The Defense Advanced Research Projects Agency (DARPA) isn’t known for thinking small, and DARPA has turned its attention (and budget) to a massive task: developing a set of software engines that can transcribe, translate, and summarize both text and speech without training or human intervention. The program, called the Global Autonomous Language Exploitation (GALE), attempts to address the lack of qualified linguists and analysts who know important languages like Mandarin and Arabic.
When bid solicitations went out last year, they told interested parties that DARPA wanted three separate modules built. The first handles the transcription of spoken languages into text. The second is a translation module that can convert foreign text into English, and the third is a “distillation” engine that can answer questions and summarize information provided by the other two modules. While this technology would certainly be put to use by military personnel in the field, it is really designed for deployment in the US, where analysts are easily overwhelmed by the electronic information gathered by the intelligence community.
Most of this information simply goes untranslated, but if GALE is a success, the US government would have access to transcriptions of foreign broadcast news, talk shows, newspaper articles, blogs, e-mails, and telephone conversations.

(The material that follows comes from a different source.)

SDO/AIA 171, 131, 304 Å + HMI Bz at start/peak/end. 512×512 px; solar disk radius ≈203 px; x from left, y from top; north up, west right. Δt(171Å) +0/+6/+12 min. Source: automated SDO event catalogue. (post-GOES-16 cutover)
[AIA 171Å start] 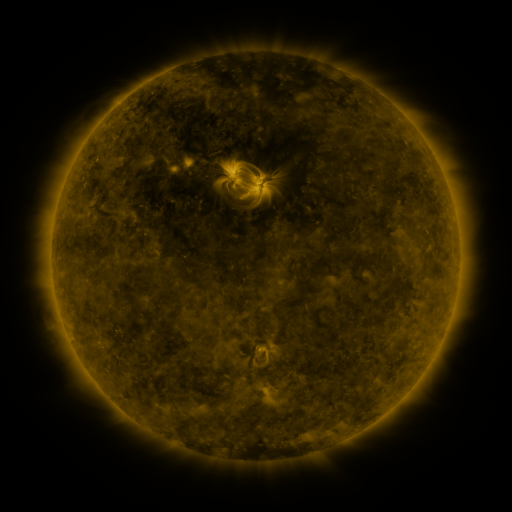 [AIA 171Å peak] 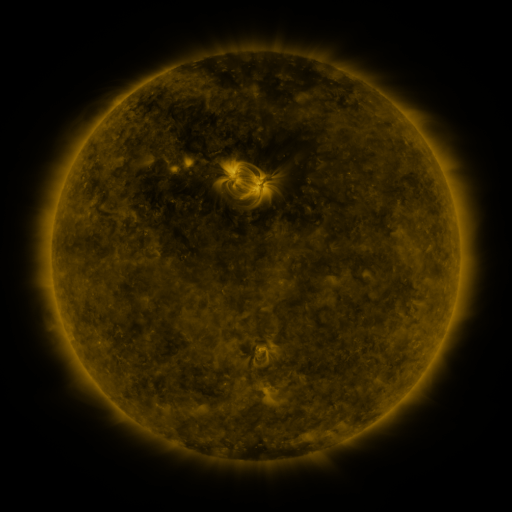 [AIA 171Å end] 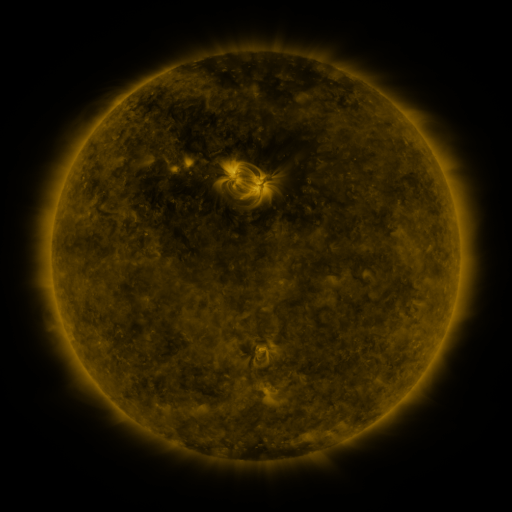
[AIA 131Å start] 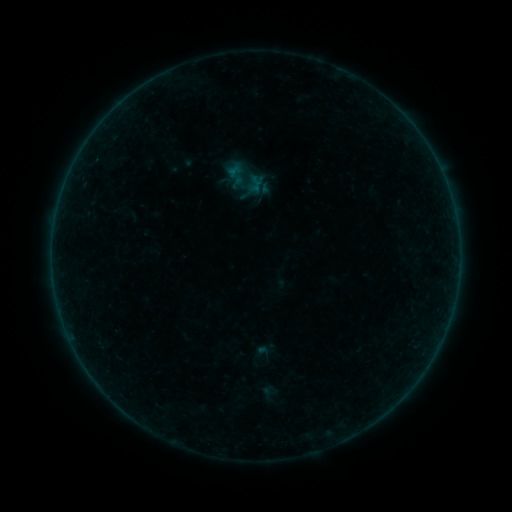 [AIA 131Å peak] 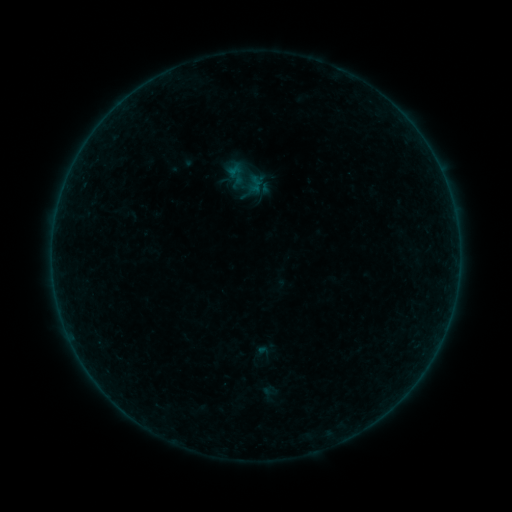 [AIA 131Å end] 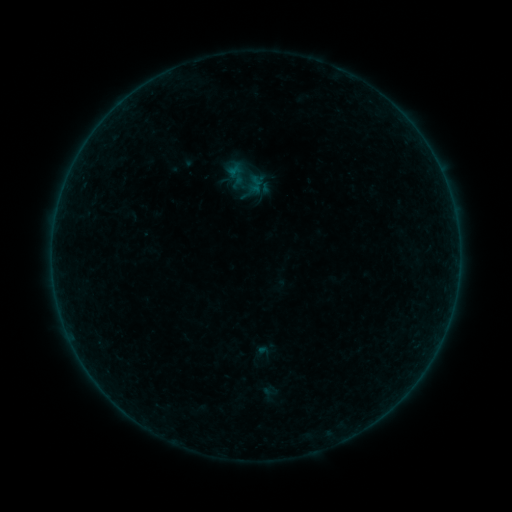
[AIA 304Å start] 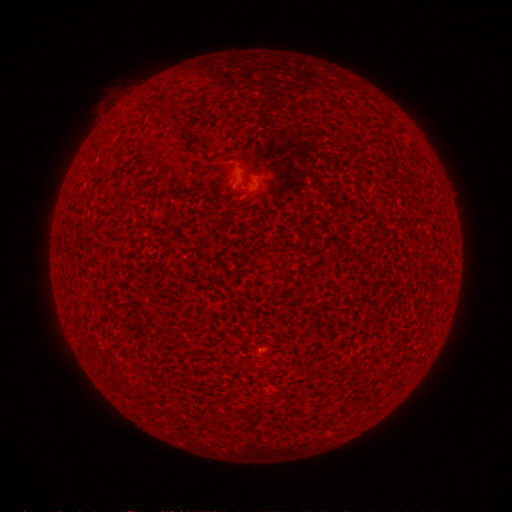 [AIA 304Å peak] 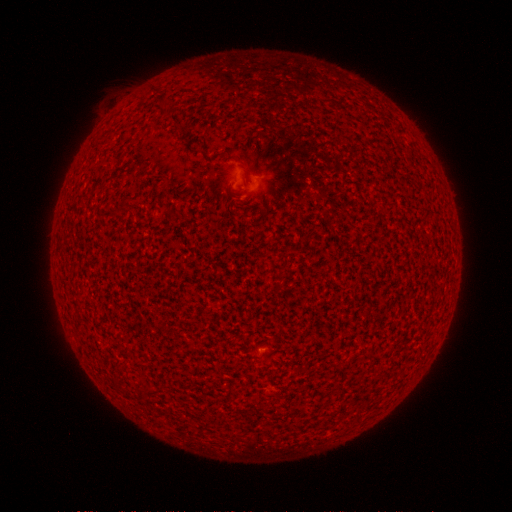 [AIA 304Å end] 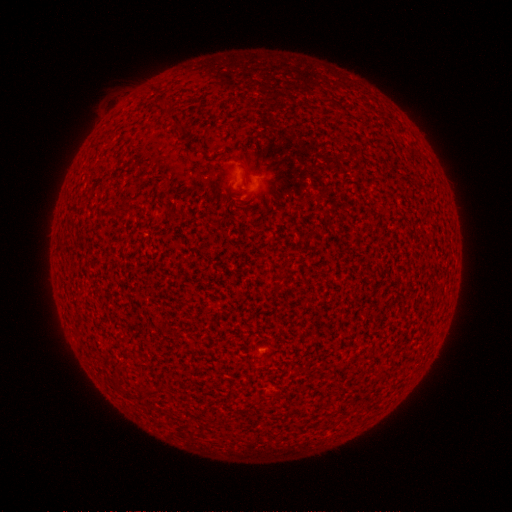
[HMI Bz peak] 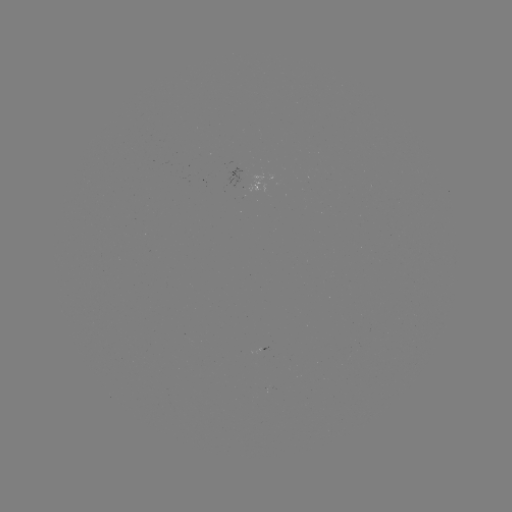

Even with the translation work done, though, this information would be overwhelming, which is why the distillation engine is such an important component of the product.
The project, now more than one year old, has several teams of contractors competing with one another to develop the best software. Those companies are IBM, SRI International, and BBN Technologies, and they are supported by the Linguistic Data Consortium at the University of Pennsylvania. To remain in the program and continue to receive funding, each group must hit performance milestones; DARPA says that the transcription engine must be at least 65 percent accurate and the translation engine must be 75 percent accurate at the first milestone. The final milestone in the program is 95 percent accuracy in both modules.

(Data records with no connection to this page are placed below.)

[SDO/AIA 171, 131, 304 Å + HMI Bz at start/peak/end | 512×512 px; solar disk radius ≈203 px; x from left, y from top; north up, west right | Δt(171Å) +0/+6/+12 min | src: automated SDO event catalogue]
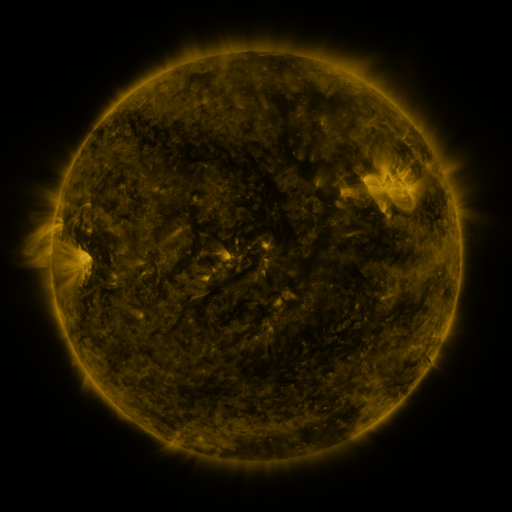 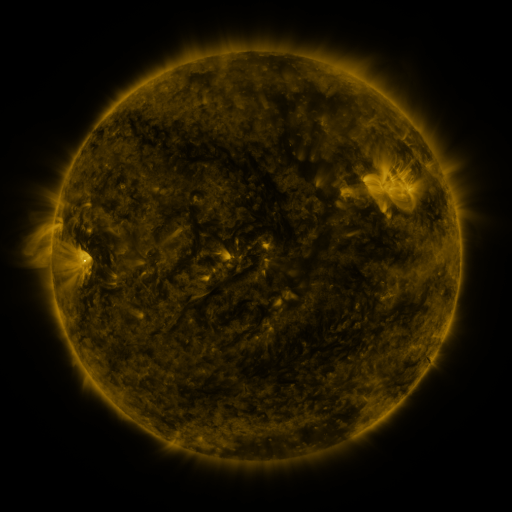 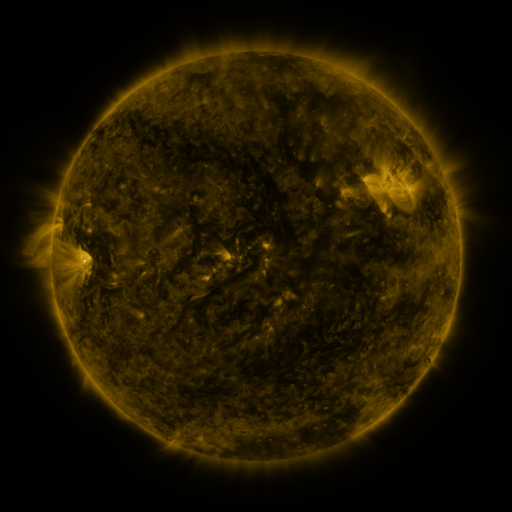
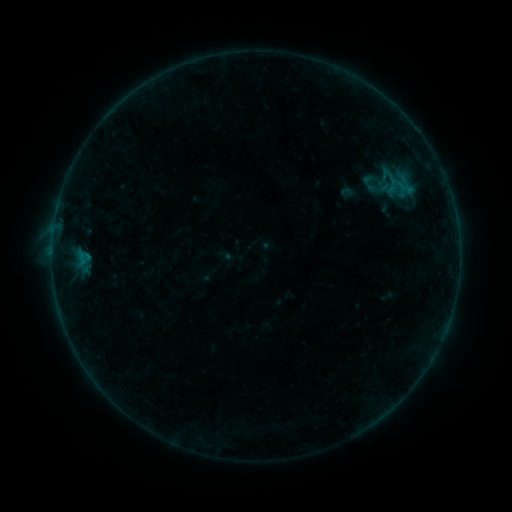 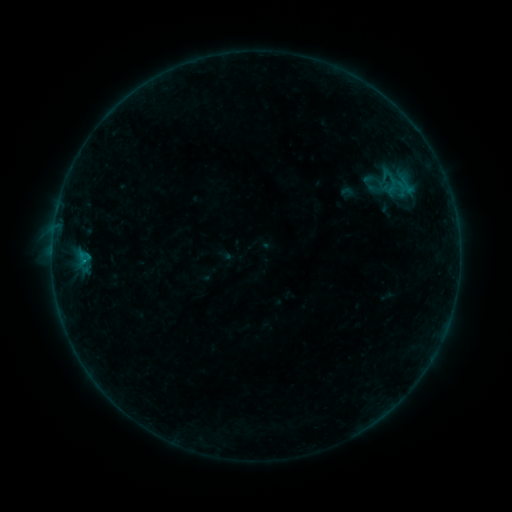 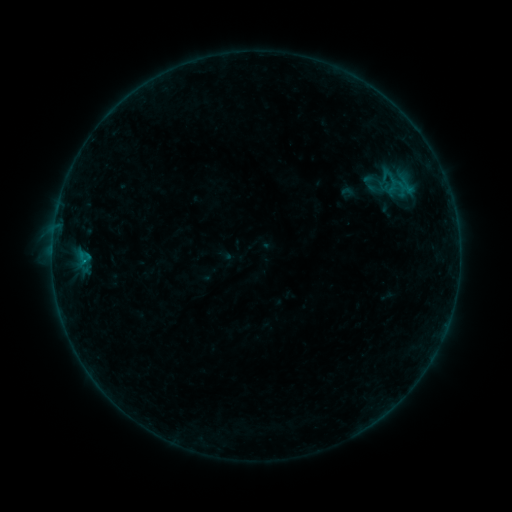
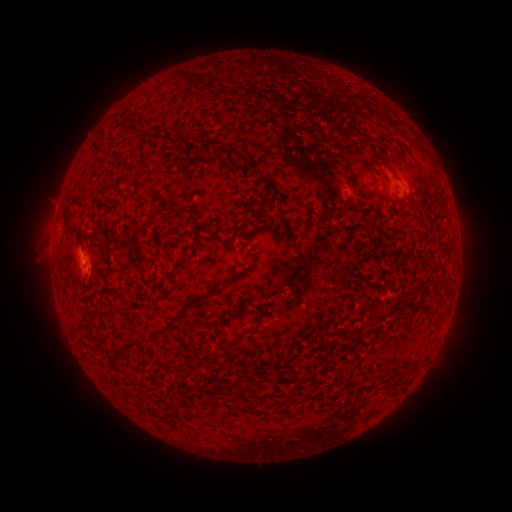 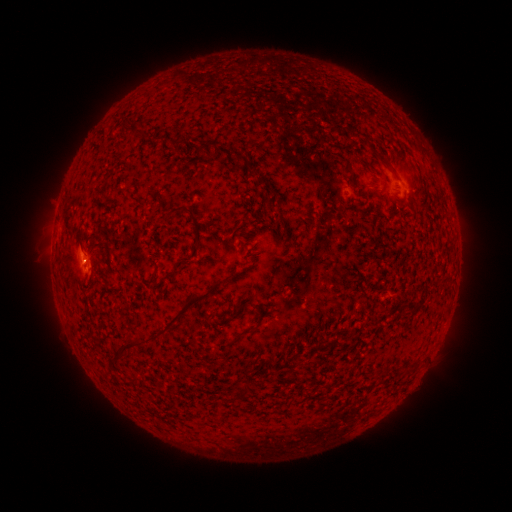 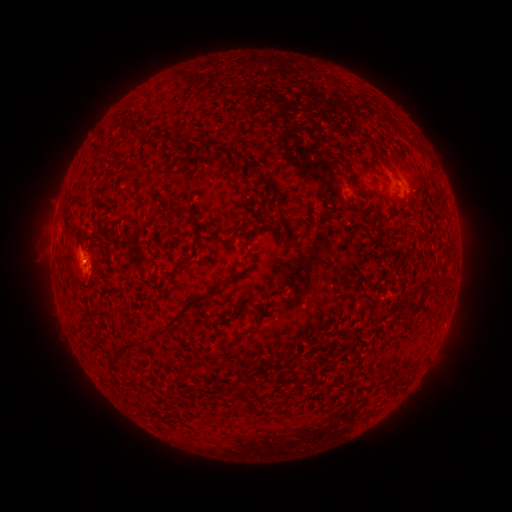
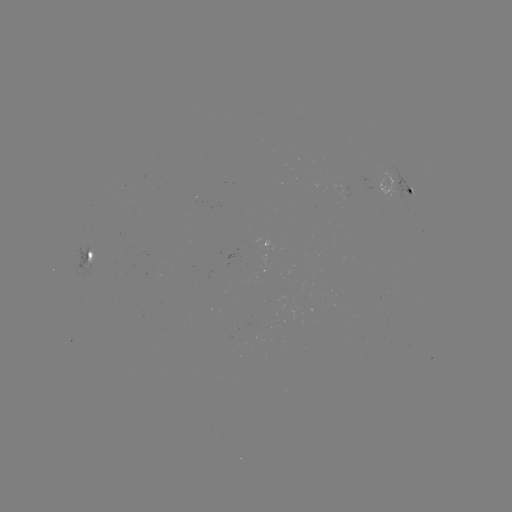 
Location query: B1.6 flare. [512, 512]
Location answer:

The Associated Press recently took a look at the BBN team, which has 24 people working on the project. DARPA has already made clear that they will cut any team not meeting performance targets, which would automatically translate into job cuts at a company like BBN. “I cannot entertain that idea right now,” team leader John Makhoul told the AP. “It’s just so drastic that we just don’t think about it.”
As it happened, though, no one was cut after the first performance trials of the system, so research into GALE continues for all three firms. Though all were able to approach or exceed the initial targets, approaching 95 percent accuracy—even for casual discussion in noisy environments—remains a huge challenge. DARPA has a stated goal of “eliminating the need for linguists and analysts,” but that day may still be years away.